Author:Francis, Dick [Dick, Francis,]
Language: eng
Format: epub
Published: 2010-06-30T14:53:41.578000+00:00


'He thinks I killed her,' Harry said. 'It's obvious he does.'

'It's ridiculous,' Mackie repeated. 'He doesn't know you.'

'Where were you on that day?' I asked. 'I mean, you might have a perfect alibi.'

'I might have,' he said, 'but I don't know where I was. Could you say for certain what you were doing on the Tuesday afternoon of the second week of June last year?'

'Not for sure,' I said.

'If it had been the third week,' Harry said, 'we'd have been at Ascot races. Royal Ascot. Tarted up in top hats and things.'

'We keep a big appointments diary,' Fiona said fiercely. 'I dug up last year's. There's nothing listed at all on that second Tuesday. Neither of us can remember what we were doing.'

'No work?' I suggested. 'No meetings?'

Harry and Fiona simultaneously said no. Fiona was on a couple of committees for good causes, but there'd been no meetings that day. Harry, whose personal fortune seemed to equal Fiona's in robust good health, had in the past negotiated the brilliant sale of an inherited tyre-making company (so Tremayne had told me) and now passed his time lucratively as occasional consultant to other private firms looking for a golden corporate whale to swallow them. He couldn't remember any consultations for most of June.

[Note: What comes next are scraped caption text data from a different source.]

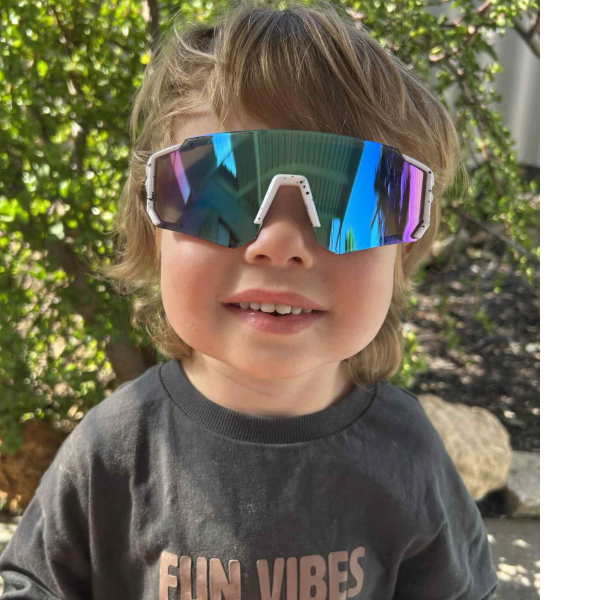 sportiq jnr kids snow blue Child wearing colourful sunglasses outdoors.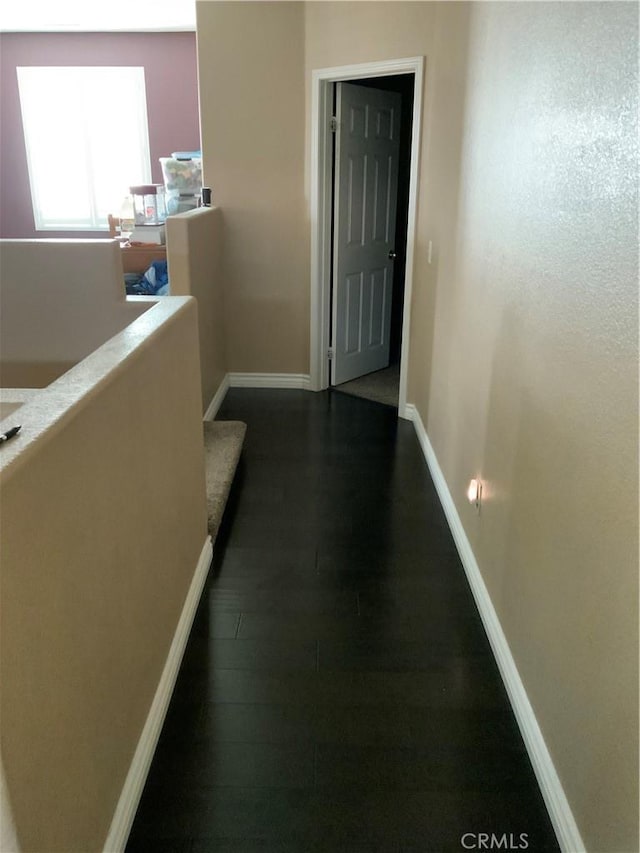 5230 Starling St, Fontana, CA 92336 - hallway featuring dark wood-type flooring and baseboards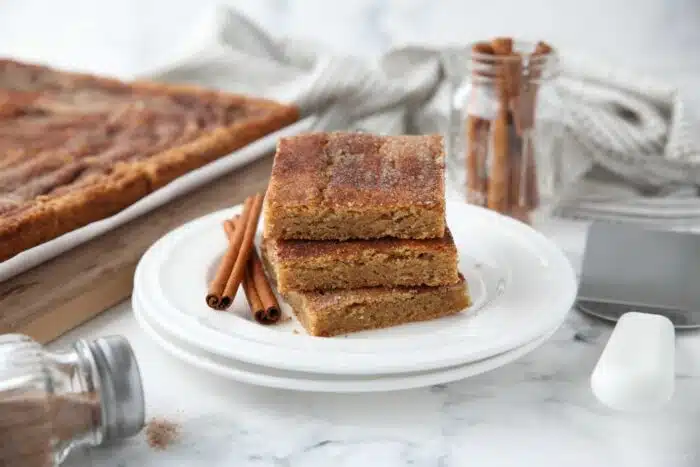 Front view of a stack of cinnamon bars on a plate.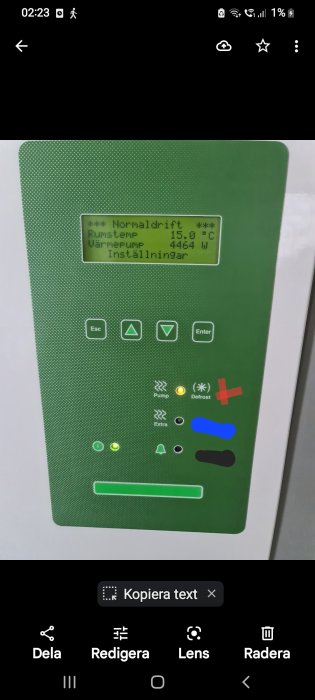 Digital kontrollpanel för värmeanläggning med temperatur och effektvisning, larm- och statusikoner.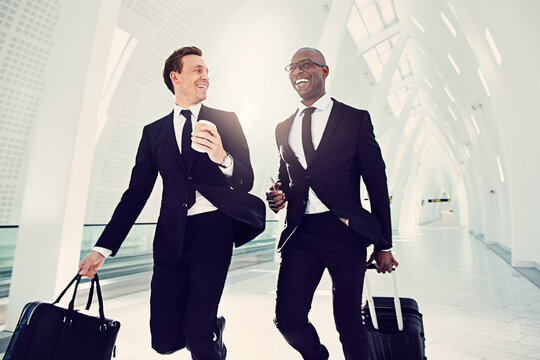 Two smiling diverse businessmen running down an airport departure hall. They are traveling on a business engagement, with a cabin-sized suitcase and passport in hand.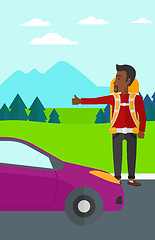 Image showing Young man hitchhiking.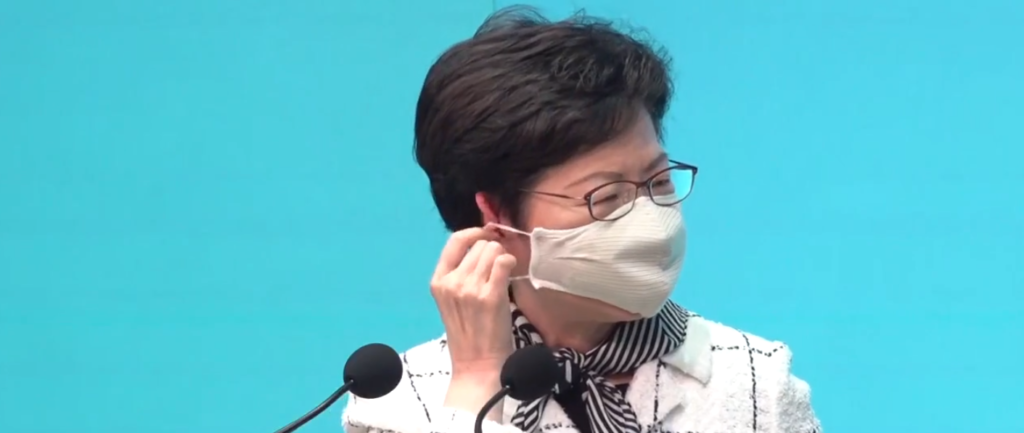 Fotografía de la directora ejecutiva de Hong Kong, Carrie Lam, quitándose una máscara facial de tela durante una conferencia de prensa.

'We went to see Nolan ride Chickweed at Uttoxeter near the end of May,' Fiona said worriedly. 'Angela was there looking after the horse. That was the day someone fed him theobromine and caffeine, and if she didn't give Chickweed chocolate herself then she must have let someone else do it. Sheer negligence, probably. Anyway, Chickweed won and Angela went back to Shellerton with him and we saw her a few days later and gave her an extra present, as we were so pleased with the way she looked after the horse. I mean, a horse's success is always partly due to whoever cares for it and grooms it. And I can't remember seeing the wretched girl again after that.'

'Nor can I,' Harry said.

They went over and over the same old ground all the way to Sandown and it was clear they had spoken of little else since Doone's devastating identification of Harry's belongings.

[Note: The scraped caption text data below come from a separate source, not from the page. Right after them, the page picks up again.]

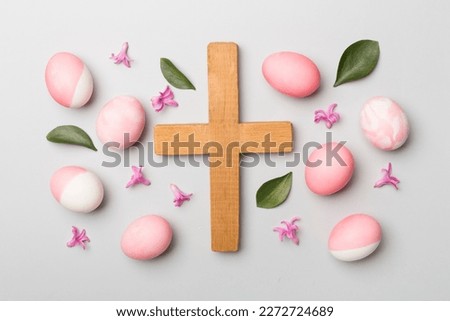 Pink Easter eggs with cross and leaves on color background, top view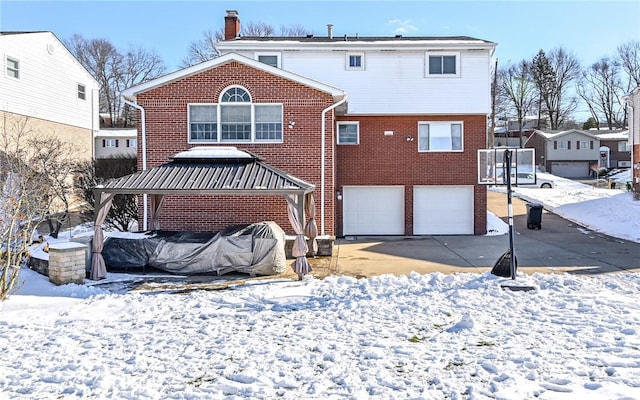 snow covered back of property with a garage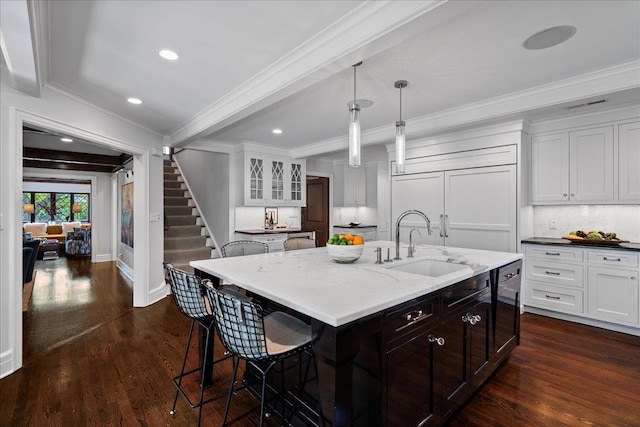 kitchen with a kitchen breakfast bar, a sink, ornamental molding, recessed lighting, and white cabinetry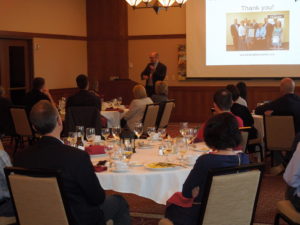 Eyal Barash presenting at the opening dinner of the 2018 June Land O' Lakes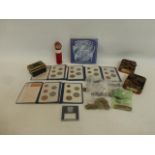 An assortment of English coinage including six sets of Britain's First Decimal Coins and a tube of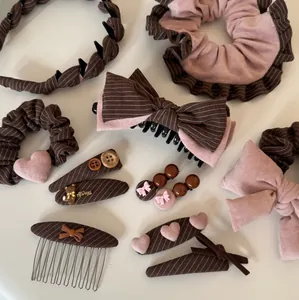 Elegant pink and brown striped hair accessories set with bows and hearts, flat lay detail.
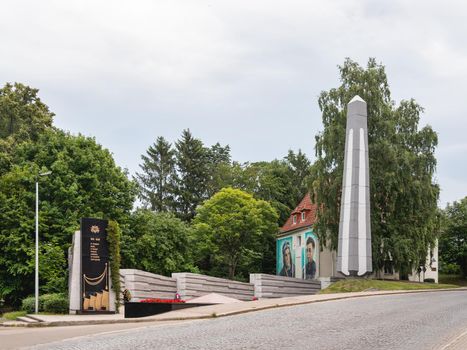 SVETLOGORSK, RUSSIA - July 21, 2019. Second World War memorial to war heroes. Monument and graffiti on house wall.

'Someone must have put those things there to incriminate Harry,' Mackie said unhappily.

Fiona agreed with her, but it appeared that Doone didn't.

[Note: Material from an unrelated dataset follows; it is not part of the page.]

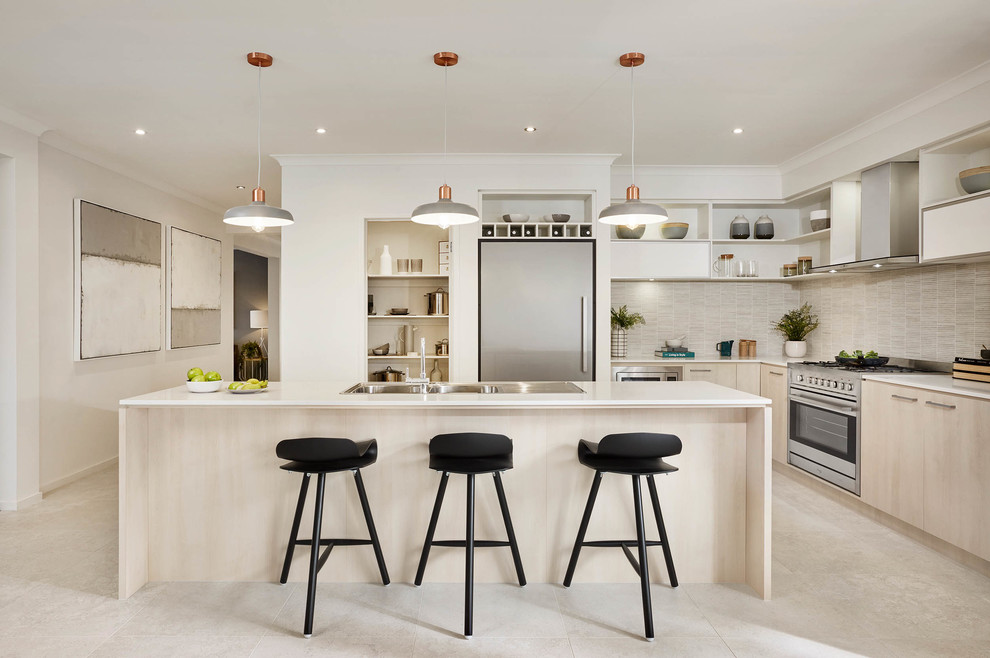 Photo of a contemporary l-shaped kitchen in Melbourne with a double-bowl sink, flat-panel cabinets, light wood cabinets, beige splashback, matchstick tiled splashback, stainless steel appliances and an island.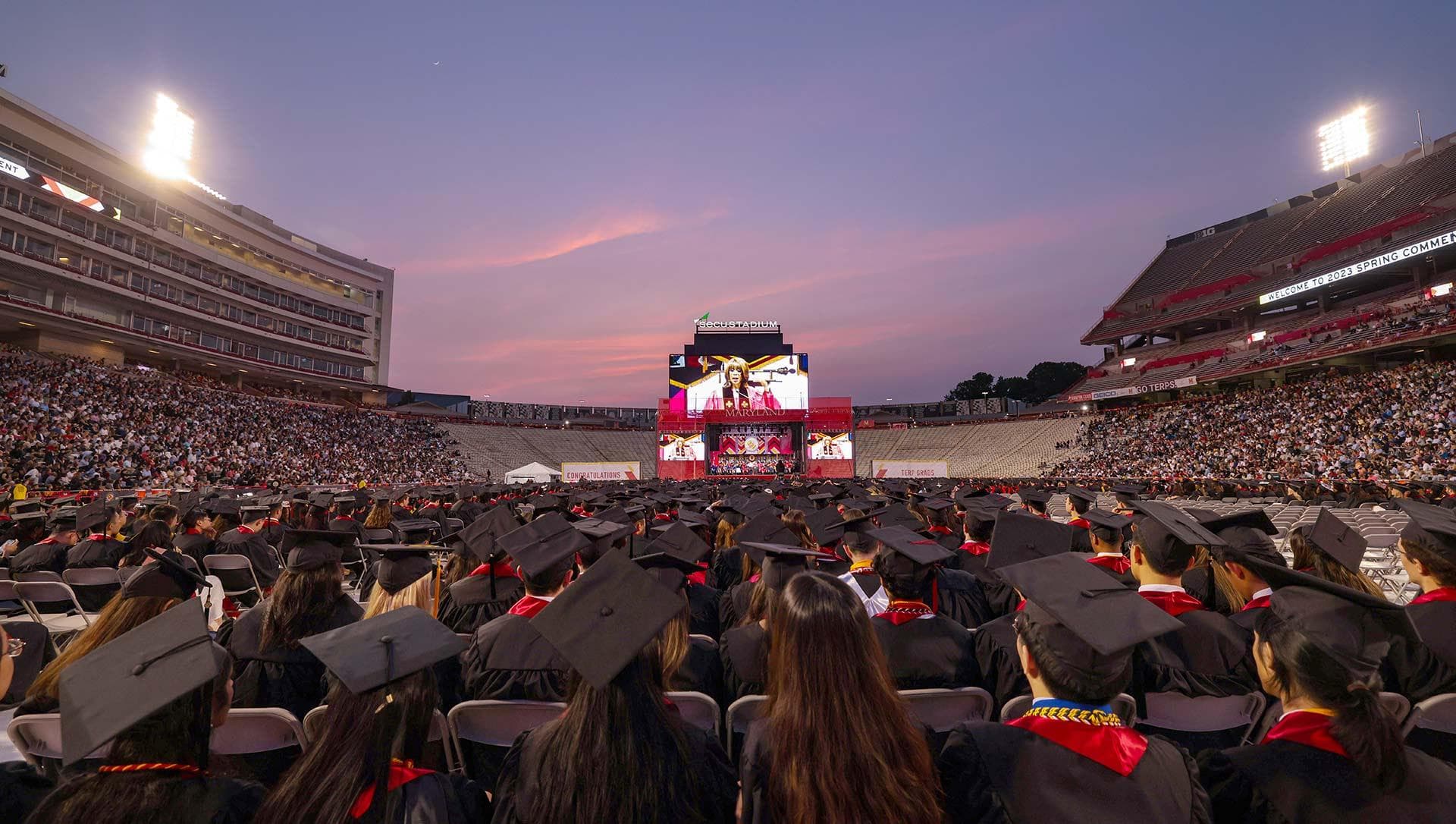 wide shot of Gayle King speaking at Commencement as sun sets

Harry said, 'Doone believes it was an unpremeditated murder. I asked him why and he just said that most murders were unpremeditated. Useless. He said people who commit unpremeditated murder often drop things from extreme agitation and don't know they've dropped them. I said I couldn't even remember ever talking to the girl except in the company of my wife and he simply stared at me, not believing me. I'll tell you, pals, it was unnerving.'

'Awful,' Mackie said vehemently. 'Wicked.'

Harry, trying to sound balanced, was clearly horribly disconcerted and was driving without concentration, braking and accelerating jerkily. Fiona said they had thought of not going to Sandown as they weren't in a fun-day mood, but they had agreed not to let Doone's suspicions ruin everything.